Stored entries:
>>>>>

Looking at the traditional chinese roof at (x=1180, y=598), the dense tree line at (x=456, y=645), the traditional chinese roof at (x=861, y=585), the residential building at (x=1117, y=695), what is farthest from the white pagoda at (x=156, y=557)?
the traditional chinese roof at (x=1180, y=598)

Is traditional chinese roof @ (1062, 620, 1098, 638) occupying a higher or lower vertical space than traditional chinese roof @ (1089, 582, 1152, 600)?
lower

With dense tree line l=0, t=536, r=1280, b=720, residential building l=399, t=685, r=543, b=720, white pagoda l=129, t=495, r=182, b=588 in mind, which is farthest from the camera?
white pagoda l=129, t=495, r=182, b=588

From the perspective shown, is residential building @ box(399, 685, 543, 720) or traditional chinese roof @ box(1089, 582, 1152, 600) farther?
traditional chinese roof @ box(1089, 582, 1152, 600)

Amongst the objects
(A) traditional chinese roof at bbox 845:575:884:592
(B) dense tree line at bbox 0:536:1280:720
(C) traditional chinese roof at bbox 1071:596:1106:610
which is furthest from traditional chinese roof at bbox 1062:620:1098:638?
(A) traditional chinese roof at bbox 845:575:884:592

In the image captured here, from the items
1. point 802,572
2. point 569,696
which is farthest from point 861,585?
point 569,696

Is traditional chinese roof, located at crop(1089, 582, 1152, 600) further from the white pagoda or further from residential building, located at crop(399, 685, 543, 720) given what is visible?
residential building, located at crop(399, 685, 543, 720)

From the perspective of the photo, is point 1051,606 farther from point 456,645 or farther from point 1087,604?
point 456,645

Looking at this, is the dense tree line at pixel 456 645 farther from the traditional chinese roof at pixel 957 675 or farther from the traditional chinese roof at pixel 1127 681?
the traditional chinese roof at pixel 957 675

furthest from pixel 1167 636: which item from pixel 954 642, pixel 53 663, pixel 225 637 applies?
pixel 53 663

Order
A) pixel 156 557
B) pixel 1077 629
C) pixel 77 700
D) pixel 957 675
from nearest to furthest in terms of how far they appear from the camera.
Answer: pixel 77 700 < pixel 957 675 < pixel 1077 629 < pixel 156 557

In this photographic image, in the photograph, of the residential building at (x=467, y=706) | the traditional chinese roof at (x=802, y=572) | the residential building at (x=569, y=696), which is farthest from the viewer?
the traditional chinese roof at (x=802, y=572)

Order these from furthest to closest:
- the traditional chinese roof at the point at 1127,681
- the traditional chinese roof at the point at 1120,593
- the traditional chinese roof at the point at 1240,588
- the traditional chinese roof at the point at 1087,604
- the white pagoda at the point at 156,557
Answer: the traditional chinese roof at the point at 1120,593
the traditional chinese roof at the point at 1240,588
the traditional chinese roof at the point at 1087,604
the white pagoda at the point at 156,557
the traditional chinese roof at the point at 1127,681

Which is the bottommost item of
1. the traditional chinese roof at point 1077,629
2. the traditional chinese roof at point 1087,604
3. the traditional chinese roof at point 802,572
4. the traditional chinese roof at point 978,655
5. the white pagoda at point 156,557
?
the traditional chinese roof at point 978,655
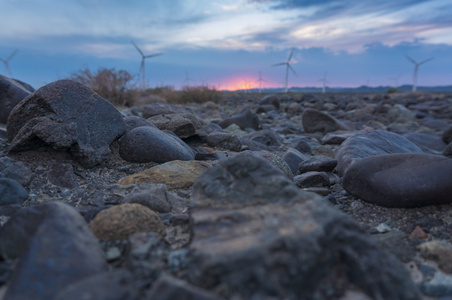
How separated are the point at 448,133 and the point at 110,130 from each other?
22.0 ft

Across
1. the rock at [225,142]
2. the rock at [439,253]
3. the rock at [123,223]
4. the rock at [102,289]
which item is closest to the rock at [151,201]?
the rock at [123,223]

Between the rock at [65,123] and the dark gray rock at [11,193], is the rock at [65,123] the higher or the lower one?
the higher one

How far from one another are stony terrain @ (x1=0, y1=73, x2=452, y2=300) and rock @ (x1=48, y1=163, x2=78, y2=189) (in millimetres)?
13

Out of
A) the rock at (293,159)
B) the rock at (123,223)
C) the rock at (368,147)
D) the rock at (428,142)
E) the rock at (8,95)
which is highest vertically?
the rock at (8,95)

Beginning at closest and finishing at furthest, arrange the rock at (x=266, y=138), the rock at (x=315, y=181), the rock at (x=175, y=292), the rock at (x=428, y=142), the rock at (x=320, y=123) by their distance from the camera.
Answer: the rock at (x=175, y=292), the rock at (x=315, y=181), the rock at (x=266, y=138), the rock at (x=428, y=142), the rock at (x=320, y=123)

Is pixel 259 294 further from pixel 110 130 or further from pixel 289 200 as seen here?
pixel 110 130

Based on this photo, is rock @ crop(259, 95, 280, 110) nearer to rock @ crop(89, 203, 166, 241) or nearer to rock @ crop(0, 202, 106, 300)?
rock @ crop(89, 203, 166, 241)

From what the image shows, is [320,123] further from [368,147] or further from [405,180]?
[405,180]

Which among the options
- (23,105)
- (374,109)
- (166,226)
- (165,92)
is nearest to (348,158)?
(166,226)

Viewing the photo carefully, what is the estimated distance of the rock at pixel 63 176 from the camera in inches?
104

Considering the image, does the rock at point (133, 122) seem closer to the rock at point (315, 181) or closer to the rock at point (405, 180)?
the rock at point (315, 181)

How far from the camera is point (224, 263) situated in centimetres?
117

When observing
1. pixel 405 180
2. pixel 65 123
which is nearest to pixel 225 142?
pixel 65 123

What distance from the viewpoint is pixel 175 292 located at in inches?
44.2
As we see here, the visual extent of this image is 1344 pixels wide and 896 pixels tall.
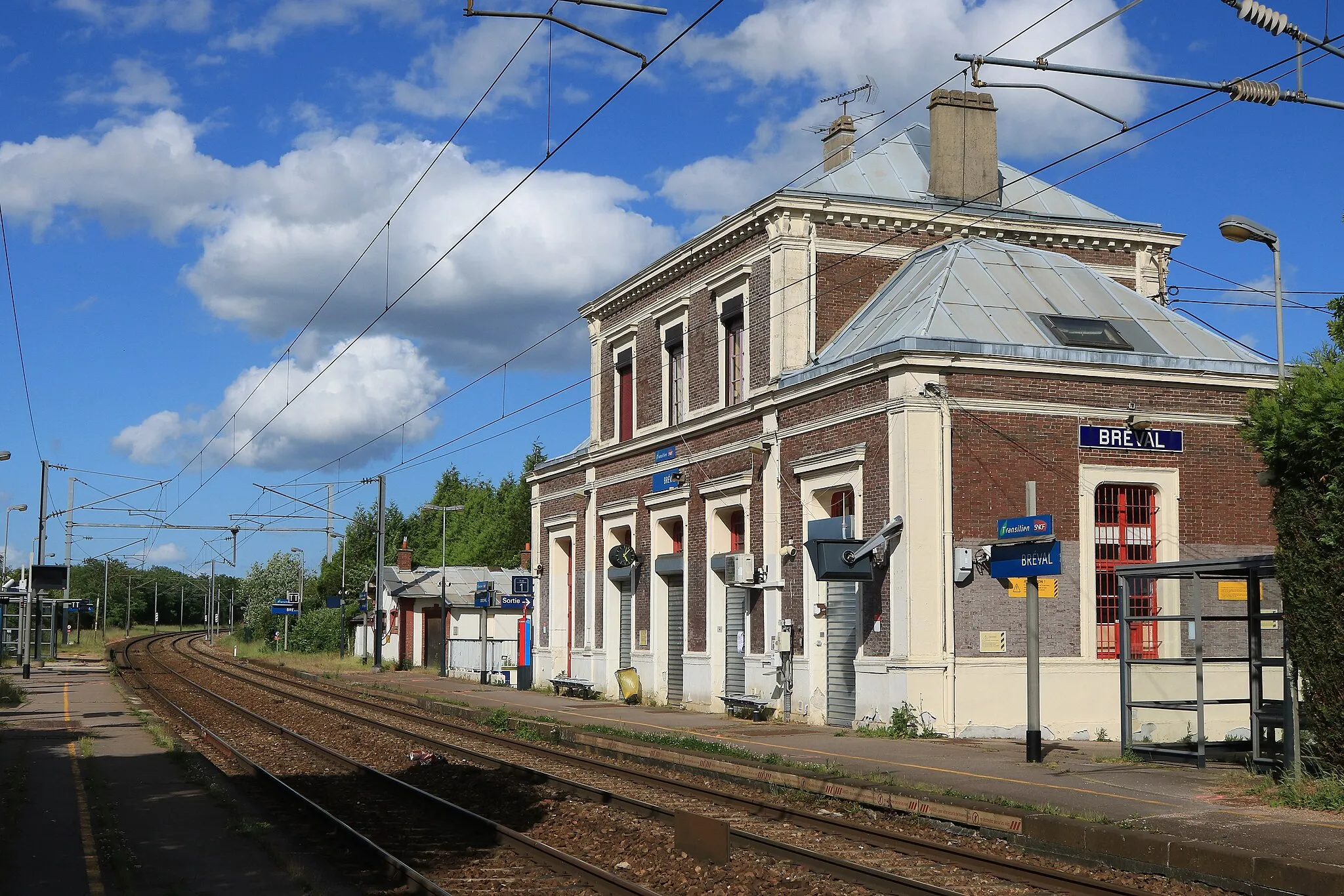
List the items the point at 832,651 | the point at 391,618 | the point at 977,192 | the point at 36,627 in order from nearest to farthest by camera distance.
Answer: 1. the point at 832,651
2. the point at 977,192
3. the point at 36,627
4. the point at 391,618

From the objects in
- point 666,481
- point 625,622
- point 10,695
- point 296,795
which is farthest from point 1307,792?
point 10,695

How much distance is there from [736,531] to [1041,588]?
8002 millimetres

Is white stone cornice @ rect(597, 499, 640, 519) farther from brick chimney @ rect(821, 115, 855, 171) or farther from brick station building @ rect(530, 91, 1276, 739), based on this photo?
brick chimney @ rect(821, 115, 855, 171)

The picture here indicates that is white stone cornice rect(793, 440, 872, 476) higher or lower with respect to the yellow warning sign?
higher

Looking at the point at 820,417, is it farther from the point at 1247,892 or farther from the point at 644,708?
the point at 1247,892

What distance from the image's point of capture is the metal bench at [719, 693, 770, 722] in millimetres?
24562

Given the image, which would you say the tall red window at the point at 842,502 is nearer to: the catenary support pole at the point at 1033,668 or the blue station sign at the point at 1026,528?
the blue station sign at the point at 1026,528

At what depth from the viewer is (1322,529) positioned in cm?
1302

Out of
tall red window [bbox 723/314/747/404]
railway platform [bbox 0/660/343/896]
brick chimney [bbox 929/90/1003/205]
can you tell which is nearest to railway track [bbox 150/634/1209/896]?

<<<<<

Instruction:
Copy the data above word for word, omitting the pictures.

Exercise output:
Looking at the traditional chinese roof at (x=1180, y=598), the dense tree line at (x=456, y=645), the traditional chinese roof at (x=861, y=585), the residential building at (x=1117, y=695), what is farthest from the white pagoda at (x=156, y=557)?
the traditional chinese roof at (x=1180, y=598)

Is traditional chinese roof @ (1062, 620, 1098, 638) occupying a higher or lower vertical space than traditional chinese roof @ (1089, 582, 1152, 600)?
lower

With dense tree line l=0, t=536, r=1280, b=720, residential building l=399, t=685, r=543, b=720, white pagoda l=129, t=495, r=182, b=588 in mind, which is farthest from the camera?
white pagoda l=129, t=495, r=182, b=588

From the perspective shown, is residential building @ box(399, 685, 543, 720) or traditional chinese roof @ box(1089, 582, 1152, 600) farther?
traditional chinese roof @ box(1089, 582, 1152, 600)

Amongst the objects
(A) traditional chinese roof at bbox 845:575:884:592
(B) dense tree line at bbox 0:536:1280:720
(C) traditional chinese roof at bbox 1071:596:1106:610
which is furthest from traditional chinese roof at bbox 1062:620:1098:638?
(A) traditional chinese roof at bbox 845:575:884:592

In the image captured here, from the items
1. point 802,572
2. point 569,696
which is farthest from point 861,585?
point 569,696

Is traditional chinese roof, located at crop(1089, 582, 1152, 600) further from the white pagoda or further from residential building, located at crop(399, 685, 543, 720) given what is visible?
residential building, located at crop(399, 685, 543, 720)

From the perspective of the photo, is point 1051,606 farther from point 456,645 or farther from point 1087,604?
point 456,645

Looking at this, is the dense tree line at pixel 456 645 farther from the traditional chinese roof at pixel 957 675 or farther from the traditional chinese roof at pixel 1127 681?
the traditional chinese roof at pixel 957 675

furthest from pixel 1167 636: which item from pixel 954 642, pixel 53 663, pixel 225 637 applies?
pixel 53 663

Order
A) pixel 156 557
B) pixel 1077 629
C) pixel 77 700
D) pixel 957 675
from nearest to furthest in terms of how far they appear from the camera.
Answer: pixel 77 700 < pixel 957 675 < pixel 1077 629 < pixel 156 557

In this photographic image, in the photograph, of the residential building at (x=467, y=706) | the traditional chinese roof at (x=802, y=572) | the residential building at (x=569, y=696), which is farthest from the viewer?
the traditional chinese roof at (x=802, y=572)

Order these from furthest to closest:
- the traditional chinese roof at the point at 1127,681
- the traditional chinese roof at the point at 1120,593
- the traditional chinese roof at the point at 1240,588
- the traditional chinese roof at the point at 1087,604
- the white pagoda at the point at 156,557
Answer: the traditional chinese roof at the point at 1120,593
the traditional chinese roof at the point at 1240,588
the traditional chinese roof at the point at 1087,604
the white pagoda at the point at 156,557
the traditional chinese roof at the point at 1127,681

Which is the bottommost item of
1. the traditional chinese roof at point 1077,629
2. the traditional chinese roof at point 1087,604
3. the traditional chinese roof at point 802,572
4. the traditional chinese roof at point 978,655
5. the white pagoda at point 156,557
?
the traditional chinese roof at point 978,655
How separated are the point at 448,133 and the point at 110,130 from each other?
22.0 ft

Across
1. the rock at [225,142]
2. the rock at [439,253]
3. the rock at [123,223]
4. the rock at [102,289]
which item is closest to the rock at [151,201]?
the rock at [123,223]

Between the rock at [65,123] and the dark gray rock at [11,193], is the rock at [65,123] the higher or the lower one?
the higher one

How far from one another are stony terrain @ (x1=0, y1=73, x2=452, y2=300) and rock @ (x1=48, y1=163, x2=78, y2=189) (in millimetres)?
13

Out of
A) the rock at (293,159)
B) the rock at (123,223)
C) the rock at (368,147)
D) the rock at (428,142)
E) the rock at (8,95)
which is highest vertically?
the rock at (8,95)

Beginning at closest and finishing at furthest, arrange the rock at (x=266, y=138), the rock at (x=315, y=181), the rock at (x=175, y=292), the rock at (x=428, y=142), the rock at (x=320, y=123) by their distance from the camera.
Answer: the rock at (x=175, y=292), the rock at (x=315, y=181), the rock at (x=266, y=138), the rock at (x=428, y=142), the rock at (x=320, y=123)

Is pixel 259 294 further from pixel 110 130 or further from pixel 289 200 as seen here?
pixel 110 130

Based on this photo, is rock @ crop(259, 95, 280, 110) nearer to rock @ crop(89, 203, 166, 241) or nearer to rock @ crop(0, 202, 106, 300)?
rock @ crop(89, 203, 166, 241)

From what the image shows, is [320,123] further from [368,147] or further from [405,180]?
[405,180]

Which among the options
- (23,105)
- (374,109)
- (166,226)
- (165,92)
is nearest to (348,158)?
(166,226)

Viewing the photo carefully, what is the estimated distance of the rock at pixel 63 176 from the camera in inches?
104

Considering the image, does the rock at point (133, 122) seem closer to the rock at point (315, 181) or closer to the rock at point (405, 180)?
the rock at point (315, 181)

How far from the camera is point (224, 263) situated in centimetres?
117

When observing
1. pixel 405 180
2. pixel 65 123
which is nearest to pixel 225 142?
pixel 65 123

What distance from the viewpoint is pixel 175 292 located at in inches?
44.2
As we see here, the visual extent of this image is 1344 pixels wide and 896 pixels tall.
List the items the point at 832,651 | the point at 391,618 | the point at 977,192 | the point at 36,627 in order from nearest to farthest by camera distance.
Answer: 1. the point at 832,651
2. the point at 977,192
3. the point at 36,627
4. the point at 391,618

From the objects in
- point 666,481
- point 625,622
- point 10,695
- point 296,795
which is farthest from point 1307,792?
point 10,695

How much distance is there from [736,531] to [1041,588]?
8002 millimetres

Is white stone cornice @ rect(597, 499, 640, 519) farther from brick chimney @ rect(821, 115, 855, 171) or farther from brick station building @ rect(530, 91, 1276, 739), based on this photo?
brick chimney @ rect(821, 115, 855, 171)

The picture here indicates that is white stone cornice rect(793, 440, 872, 476) higher or lower with respect to the yellow warning sign?
higher

Looking at the point at 820,417, is it farther from the point at 1247,892 or farther from the point at 644,708?
the point at 1247,892

What distance from the image's point of capture is the metal bench at [719, 693, 770, 722] in millimetres?
24562

Given the image, which would you say the tall red window at the point at 842,502 is nearer to: the catenary support pole at the point at 1033,668 or the blue station sign at the point at 1026,528?
the blue station sign at the point at 1026,528

At what depth from the viewer is (1322,529) positioned in cm?
1302

Out of
tall red window [bbox 723/314/747/404]
railway platform [bbox 0/660/343/896]
brick chimney [bbox 929/90/1003/205]
can you tell which is nearest to railway track [bbox 150/634/1209/896]?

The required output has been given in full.